Este estudo tem como objetivo trazer ao debate questões envolvendo a competência no processo trabalhista, principalmente com relação à determinação territorial na Justiça do Trabalho para julgar e decidir litígios envolvendo atletas profissionais de futebol.

O foco principal, portanto, será demonstrar as peculiaridades das atividades laborais desenvolvidas pelos atletas, as características de seu empregador e a equiparação, nem sempre correta, que é feita entre seu trabalho e o de outros profissionais para a determinação da competência territorial na Justiça laboral.

Primeiramente, buscaremos amparo na doutrina para definir a competência.

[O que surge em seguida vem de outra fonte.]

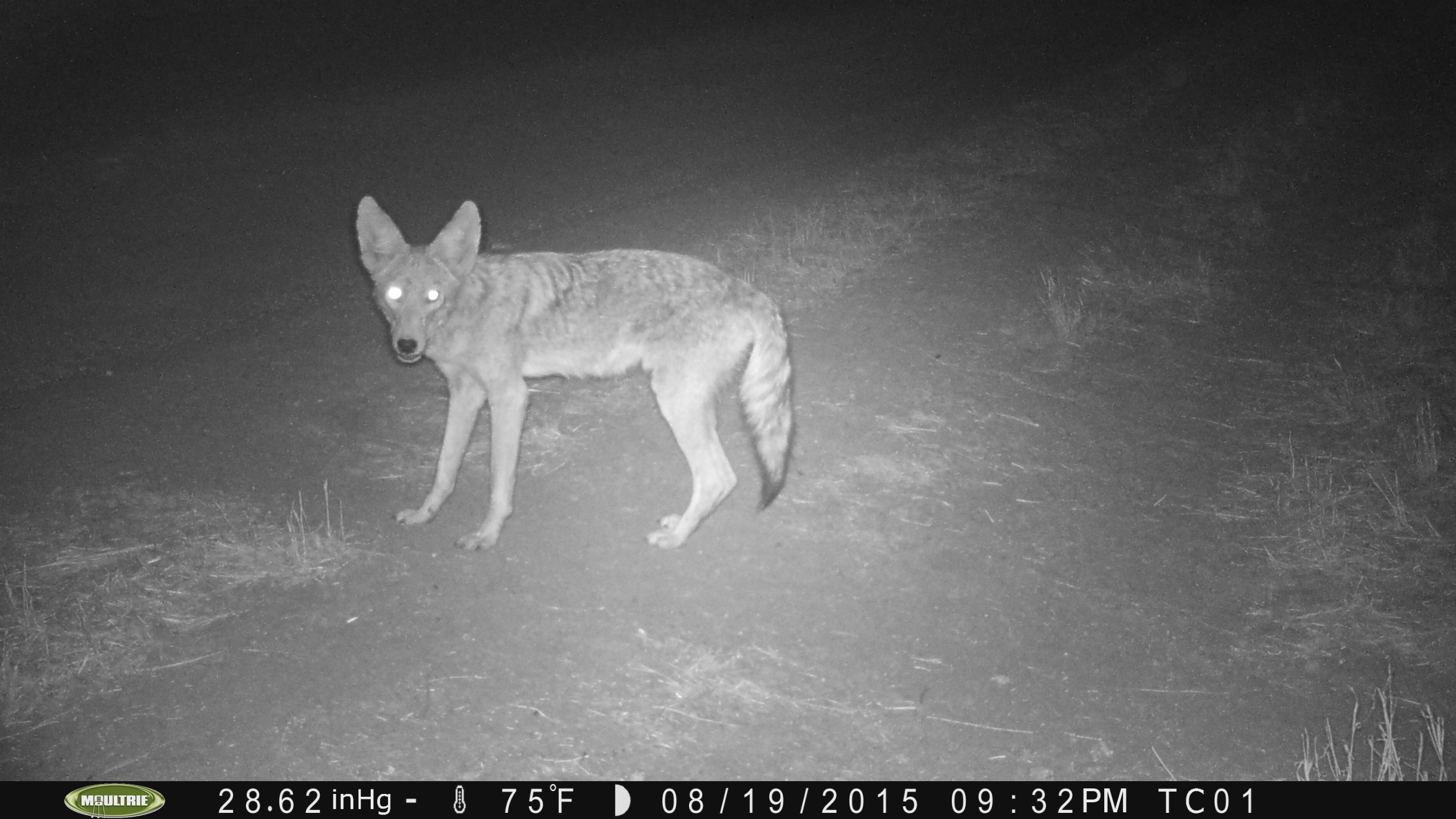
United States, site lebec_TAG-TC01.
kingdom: Animalia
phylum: Chordata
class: Mammalia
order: Carnivora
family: Canidae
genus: Canis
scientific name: Canis latrans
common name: coyote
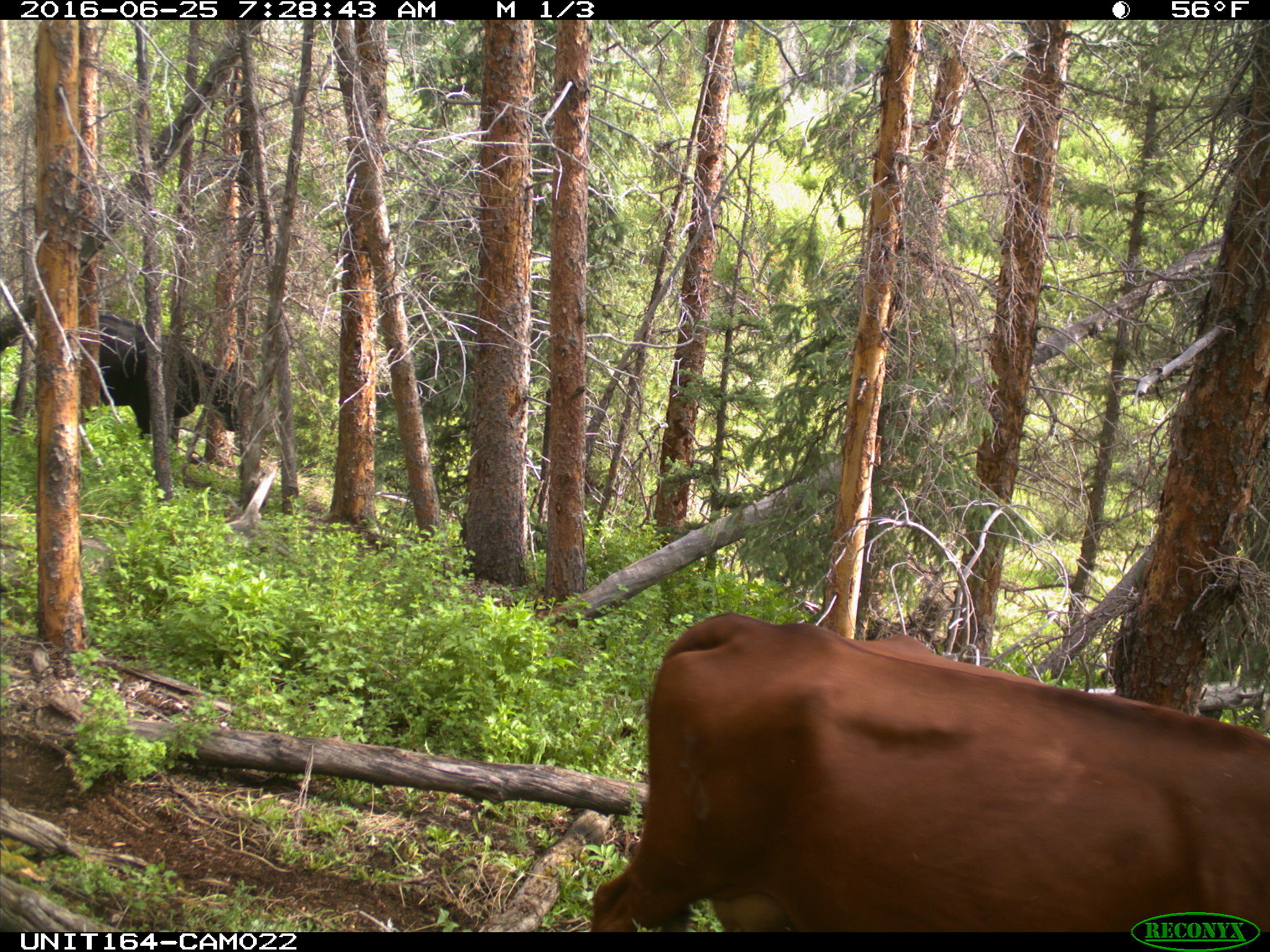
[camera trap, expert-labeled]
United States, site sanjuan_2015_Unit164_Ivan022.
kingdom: Animalia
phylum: Chordata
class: Mammalia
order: Artiodactyla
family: Bovidae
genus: Bos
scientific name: Bos taurus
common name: domestic cow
Bos taurus (domestic cow).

Posteriormente, analisaremos a legislação nacional existente, discorreremos sobre equiparações e, por fim, colacionaremos a jurisprudência dos Tribunais, para se ter o retorno prático da aplicação dos institutos estudados.

Para o iminente jurista Amauri Mascaro Nascimento2 a "competência é o poder de julgar em concreto".

Carlos Henrique Bezerra Leite3, por sua vez, assim a conceitua:

Tradicionalmente, diz-se que competência é a medida da jurisdição de cada órgão judicial. Com razão Marcelo Abelha Rodrigues, ao afirmar que "todo juiz competente possui jurisdição, mas nem todo juiz que possui jurisdição possui competência". É, pois, do exame dessa medida da jurisdição que se saberá qual o órgão judicial competente para julgar determinada causa.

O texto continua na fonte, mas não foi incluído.